Гораздо позже без всякого затверживания, одним прочтением я запомнил и не мог не запомнить известное фетовское:

Сияла ночь. Луной был полон сад. Лежали
Лучи у наших ног в гостиной без огней.
Рояль был весь раскрыт, и струны в нём дрожали,
Как и сердца у нас за песнию твоей.

Ты пела до зари, в слезах изнемогая,
Что ты одна — любовь, что нет любви иной,
И так хотелось жить, чтоб, звука не роняя,
Тебя любить, обнять и плакать над тобой.

И с тех пор много лет я пытаюсь рассмотреть незнакомую мне, высоко над головой парящую птицу, незвонко и внятно выводящую в счастливой истоме свою Песнь Песней. Но мне не дано разглядеть её: человеческие глаза для этого слишком слабы, а она не в состоянии опуститься ниже своего волшебного горизонта.

Не зря издавна существует этот образ — «крылья поэзии», означающий, очевидно, лёгкость, звучность, выразительное богатство и ёмкость стихотворного слова.

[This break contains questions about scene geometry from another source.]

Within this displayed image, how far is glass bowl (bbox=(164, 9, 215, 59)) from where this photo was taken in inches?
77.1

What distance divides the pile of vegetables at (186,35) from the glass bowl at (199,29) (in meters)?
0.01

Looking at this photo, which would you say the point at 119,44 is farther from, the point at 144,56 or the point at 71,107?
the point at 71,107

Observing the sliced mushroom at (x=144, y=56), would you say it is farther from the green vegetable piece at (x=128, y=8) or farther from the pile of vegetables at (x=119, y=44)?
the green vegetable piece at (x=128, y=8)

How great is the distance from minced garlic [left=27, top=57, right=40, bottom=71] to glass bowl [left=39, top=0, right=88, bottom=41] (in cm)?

Но поэзия меняется и, как мне кажется, в последнее время тяжелеет. Если у нынешней поэзии есть крылья, то они чаще всего металлические, на которых способно доставлять грузы на наши великие стройки, высекать жар путевых впечатлений ( «нынче здесь, завтра там» ) и вливать свой ритмический гуд в общее могучее гудение прогресса. И когда вспоминает поэзия, что к зачем она есть, она уже не в силах вернуть себе животворное, богом данное сердце вместо вставленного «пламенного мотора» — и её мучительные, чаще всего безуспешные попытки в этом смысле хорошо заметны.

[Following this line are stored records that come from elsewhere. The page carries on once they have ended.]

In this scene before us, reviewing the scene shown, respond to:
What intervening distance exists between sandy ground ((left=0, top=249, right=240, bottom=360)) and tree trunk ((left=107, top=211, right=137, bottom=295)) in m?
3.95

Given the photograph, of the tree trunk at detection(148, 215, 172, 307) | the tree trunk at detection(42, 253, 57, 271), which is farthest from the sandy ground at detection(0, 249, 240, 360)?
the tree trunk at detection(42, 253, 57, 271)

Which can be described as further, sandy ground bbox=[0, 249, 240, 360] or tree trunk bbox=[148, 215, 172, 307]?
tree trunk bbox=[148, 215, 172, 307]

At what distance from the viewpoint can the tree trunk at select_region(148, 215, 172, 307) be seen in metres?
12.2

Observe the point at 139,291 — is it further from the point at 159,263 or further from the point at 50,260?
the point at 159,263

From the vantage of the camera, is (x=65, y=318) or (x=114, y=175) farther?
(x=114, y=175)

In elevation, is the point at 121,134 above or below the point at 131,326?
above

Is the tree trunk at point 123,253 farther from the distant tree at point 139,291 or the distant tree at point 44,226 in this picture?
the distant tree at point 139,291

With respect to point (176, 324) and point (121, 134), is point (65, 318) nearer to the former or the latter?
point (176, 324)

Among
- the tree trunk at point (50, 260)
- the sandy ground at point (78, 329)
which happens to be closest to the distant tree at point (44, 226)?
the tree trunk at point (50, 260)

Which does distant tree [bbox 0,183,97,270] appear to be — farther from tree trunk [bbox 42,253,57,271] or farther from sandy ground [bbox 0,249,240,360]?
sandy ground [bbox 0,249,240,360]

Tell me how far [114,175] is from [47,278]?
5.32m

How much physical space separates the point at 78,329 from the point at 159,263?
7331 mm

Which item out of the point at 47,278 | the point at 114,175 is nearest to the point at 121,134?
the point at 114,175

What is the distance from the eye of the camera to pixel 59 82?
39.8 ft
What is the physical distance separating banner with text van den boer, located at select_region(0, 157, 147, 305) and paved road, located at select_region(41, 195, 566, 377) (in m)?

Но это, разумеется, не вся поэзия. Это основное течение, правило, из которого не может не быть исключений. Литературу же двигали вперед всегда именно исключения. Хотя — если говорить про общую направленность — похоже, что литература давно уже, пускай п с остановками, с внушающими порой надежду дальними обходами, спускается тем не менее со своих высот вниз, и пики Пушкина, Фета, Тютчева и Блока в поэзии, как и пики Гоголя, Достоевского и Толстого в прозе, никогда не будут взяты.